— EXERCISE DESCRIPTION —
From the records below, please repeat exactly the line that has "Source: Introspective Market Research", the line that has "the conditional operator", and every line between them, and nothing else.
::::::::::
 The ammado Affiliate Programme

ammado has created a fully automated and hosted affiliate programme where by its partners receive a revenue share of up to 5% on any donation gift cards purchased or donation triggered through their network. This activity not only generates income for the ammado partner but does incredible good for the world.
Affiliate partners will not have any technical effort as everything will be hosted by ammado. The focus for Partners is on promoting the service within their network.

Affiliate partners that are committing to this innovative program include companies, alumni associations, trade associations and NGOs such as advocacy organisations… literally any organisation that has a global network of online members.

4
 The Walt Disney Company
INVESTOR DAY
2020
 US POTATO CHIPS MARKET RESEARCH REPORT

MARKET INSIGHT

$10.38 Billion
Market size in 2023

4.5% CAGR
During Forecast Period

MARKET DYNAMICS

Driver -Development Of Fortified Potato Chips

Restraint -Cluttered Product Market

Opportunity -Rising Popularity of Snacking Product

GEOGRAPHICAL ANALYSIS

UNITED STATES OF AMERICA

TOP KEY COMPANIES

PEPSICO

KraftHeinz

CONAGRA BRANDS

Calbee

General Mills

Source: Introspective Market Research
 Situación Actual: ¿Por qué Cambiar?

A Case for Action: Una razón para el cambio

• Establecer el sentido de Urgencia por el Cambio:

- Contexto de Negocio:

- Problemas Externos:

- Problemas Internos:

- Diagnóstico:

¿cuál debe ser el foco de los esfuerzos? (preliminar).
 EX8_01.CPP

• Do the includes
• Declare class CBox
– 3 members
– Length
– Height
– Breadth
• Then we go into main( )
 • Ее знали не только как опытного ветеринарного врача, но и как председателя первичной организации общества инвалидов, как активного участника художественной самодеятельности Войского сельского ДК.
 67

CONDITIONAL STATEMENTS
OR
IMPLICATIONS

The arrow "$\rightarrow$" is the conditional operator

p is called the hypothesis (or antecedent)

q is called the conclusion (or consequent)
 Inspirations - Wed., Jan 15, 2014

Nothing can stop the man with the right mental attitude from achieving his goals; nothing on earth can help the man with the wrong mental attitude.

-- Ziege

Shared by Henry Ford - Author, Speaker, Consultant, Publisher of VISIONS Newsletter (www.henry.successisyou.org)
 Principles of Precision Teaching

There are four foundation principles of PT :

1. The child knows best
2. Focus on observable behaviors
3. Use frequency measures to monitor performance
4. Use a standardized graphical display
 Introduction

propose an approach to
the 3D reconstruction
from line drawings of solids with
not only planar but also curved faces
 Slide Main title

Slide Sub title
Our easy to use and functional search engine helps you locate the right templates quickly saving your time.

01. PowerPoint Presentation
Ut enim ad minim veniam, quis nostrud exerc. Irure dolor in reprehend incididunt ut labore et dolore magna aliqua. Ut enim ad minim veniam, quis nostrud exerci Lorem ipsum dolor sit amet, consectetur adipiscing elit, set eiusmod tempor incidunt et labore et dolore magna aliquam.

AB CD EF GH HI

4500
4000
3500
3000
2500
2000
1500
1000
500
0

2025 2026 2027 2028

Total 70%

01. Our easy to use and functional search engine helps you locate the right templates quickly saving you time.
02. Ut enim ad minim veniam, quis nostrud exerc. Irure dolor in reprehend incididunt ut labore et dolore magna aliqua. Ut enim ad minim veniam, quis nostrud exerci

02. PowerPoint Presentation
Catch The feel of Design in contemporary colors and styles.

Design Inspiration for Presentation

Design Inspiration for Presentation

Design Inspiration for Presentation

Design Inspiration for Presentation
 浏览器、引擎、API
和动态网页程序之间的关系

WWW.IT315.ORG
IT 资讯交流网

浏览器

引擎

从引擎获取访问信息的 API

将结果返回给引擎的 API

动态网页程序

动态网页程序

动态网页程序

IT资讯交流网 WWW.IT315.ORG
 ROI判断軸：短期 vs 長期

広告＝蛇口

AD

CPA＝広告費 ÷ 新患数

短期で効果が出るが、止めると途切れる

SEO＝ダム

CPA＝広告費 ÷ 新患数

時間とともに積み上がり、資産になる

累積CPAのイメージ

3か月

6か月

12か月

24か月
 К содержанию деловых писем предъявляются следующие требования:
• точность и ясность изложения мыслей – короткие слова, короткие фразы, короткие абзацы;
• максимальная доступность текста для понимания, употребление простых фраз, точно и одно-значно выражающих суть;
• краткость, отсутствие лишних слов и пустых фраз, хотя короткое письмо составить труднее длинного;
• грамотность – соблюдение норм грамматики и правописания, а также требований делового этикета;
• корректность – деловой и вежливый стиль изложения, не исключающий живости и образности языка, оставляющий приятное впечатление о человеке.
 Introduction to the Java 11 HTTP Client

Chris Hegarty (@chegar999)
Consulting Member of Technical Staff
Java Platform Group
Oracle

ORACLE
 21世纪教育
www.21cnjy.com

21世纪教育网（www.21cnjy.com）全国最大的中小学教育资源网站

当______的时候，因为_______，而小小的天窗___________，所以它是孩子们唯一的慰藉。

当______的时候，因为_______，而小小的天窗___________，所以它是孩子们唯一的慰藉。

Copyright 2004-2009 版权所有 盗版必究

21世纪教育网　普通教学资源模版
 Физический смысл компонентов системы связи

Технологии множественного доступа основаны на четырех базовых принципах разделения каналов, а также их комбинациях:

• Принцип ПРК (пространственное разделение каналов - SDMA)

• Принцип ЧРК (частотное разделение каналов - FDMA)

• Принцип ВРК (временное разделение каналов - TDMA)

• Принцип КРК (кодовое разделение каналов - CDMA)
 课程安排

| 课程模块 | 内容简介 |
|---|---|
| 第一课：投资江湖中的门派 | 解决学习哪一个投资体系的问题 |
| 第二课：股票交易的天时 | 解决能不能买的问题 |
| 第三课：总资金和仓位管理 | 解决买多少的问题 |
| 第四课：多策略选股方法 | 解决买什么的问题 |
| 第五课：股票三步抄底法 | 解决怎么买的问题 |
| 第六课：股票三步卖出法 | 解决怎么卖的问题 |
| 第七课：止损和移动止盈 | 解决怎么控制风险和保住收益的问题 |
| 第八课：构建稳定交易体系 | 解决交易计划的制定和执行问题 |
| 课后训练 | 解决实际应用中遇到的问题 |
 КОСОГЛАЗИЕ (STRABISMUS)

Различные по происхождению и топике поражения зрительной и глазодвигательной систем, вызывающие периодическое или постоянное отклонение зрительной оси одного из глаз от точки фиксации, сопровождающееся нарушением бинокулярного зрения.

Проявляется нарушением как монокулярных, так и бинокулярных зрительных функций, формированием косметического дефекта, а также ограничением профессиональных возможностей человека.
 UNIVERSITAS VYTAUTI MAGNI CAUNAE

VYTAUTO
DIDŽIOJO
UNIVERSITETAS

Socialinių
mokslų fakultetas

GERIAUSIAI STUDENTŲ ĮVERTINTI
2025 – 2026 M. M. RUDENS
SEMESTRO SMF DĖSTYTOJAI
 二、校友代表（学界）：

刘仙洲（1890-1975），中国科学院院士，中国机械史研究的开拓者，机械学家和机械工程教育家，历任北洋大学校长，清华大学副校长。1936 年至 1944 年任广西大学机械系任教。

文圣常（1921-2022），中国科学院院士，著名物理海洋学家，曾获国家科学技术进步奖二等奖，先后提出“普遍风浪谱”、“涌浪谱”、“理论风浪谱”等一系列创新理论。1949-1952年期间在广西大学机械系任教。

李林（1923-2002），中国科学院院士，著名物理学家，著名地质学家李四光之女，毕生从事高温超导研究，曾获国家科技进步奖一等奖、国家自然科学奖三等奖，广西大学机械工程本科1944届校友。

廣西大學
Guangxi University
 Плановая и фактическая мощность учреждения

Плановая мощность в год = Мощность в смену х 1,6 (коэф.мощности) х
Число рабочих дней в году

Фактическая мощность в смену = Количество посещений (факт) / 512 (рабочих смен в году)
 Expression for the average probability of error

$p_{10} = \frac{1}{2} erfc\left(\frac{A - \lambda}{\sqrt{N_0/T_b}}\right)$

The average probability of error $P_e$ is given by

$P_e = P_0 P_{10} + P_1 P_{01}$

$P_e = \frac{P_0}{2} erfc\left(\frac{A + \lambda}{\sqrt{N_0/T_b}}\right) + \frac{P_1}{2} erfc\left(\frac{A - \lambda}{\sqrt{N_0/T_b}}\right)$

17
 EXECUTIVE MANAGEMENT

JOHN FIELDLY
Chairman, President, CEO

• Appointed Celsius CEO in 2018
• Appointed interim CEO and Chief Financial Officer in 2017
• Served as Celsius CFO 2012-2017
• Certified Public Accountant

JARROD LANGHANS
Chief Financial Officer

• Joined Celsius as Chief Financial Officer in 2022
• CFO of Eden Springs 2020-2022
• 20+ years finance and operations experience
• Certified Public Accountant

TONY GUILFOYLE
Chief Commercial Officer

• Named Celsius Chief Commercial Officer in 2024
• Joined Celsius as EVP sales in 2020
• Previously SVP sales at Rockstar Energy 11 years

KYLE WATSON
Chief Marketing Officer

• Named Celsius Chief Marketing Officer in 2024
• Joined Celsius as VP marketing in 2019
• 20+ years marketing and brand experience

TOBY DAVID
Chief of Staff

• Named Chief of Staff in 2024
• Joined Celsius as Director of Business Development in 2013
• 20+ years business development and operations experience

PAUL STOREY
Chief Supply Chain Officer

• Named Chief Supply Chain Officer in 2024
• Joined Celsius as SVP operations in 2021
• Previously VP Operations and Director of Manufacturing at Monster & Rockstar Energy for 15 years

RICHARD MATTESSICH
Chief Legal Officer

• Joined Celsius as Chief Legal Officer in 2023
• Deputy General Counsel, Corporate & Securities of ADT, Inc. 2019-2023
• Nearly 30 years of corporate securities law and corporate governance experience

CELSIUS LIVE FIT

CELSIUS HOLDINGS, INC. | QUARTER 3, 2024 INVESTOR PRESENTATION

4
::::::::::
— TASK RESULT —
Source: Introspective Market Research
 Situación Actual: ¿Por qué Cambiar?

A Case for Action: Una razón para el cambio

• Establecer el sentido de Urgencia por el Cambio:

- Contexto de Negocio:

- Problemas Externos:

- Problemas Internos:

- Diagnóstico:

¿cuál debe ser el foco de los esfuerzos? (preliminar).
 EX8_01.CPP

• Do the includes
• Declare class CBox
– 3 members
– Length
– Height
– Breadth
• Then we go into main( )
 • Ее знали не только как опытного ветеринарного врача, но и как председателя первичной организации общества инвалидов, как активного участника художественной самодеятельности Войского сельского ДК.
 67

CONDITIONAL STATEMENTS
OR
IMPLICATIONS

The arrow "$\rightarrow$" is the conditional operator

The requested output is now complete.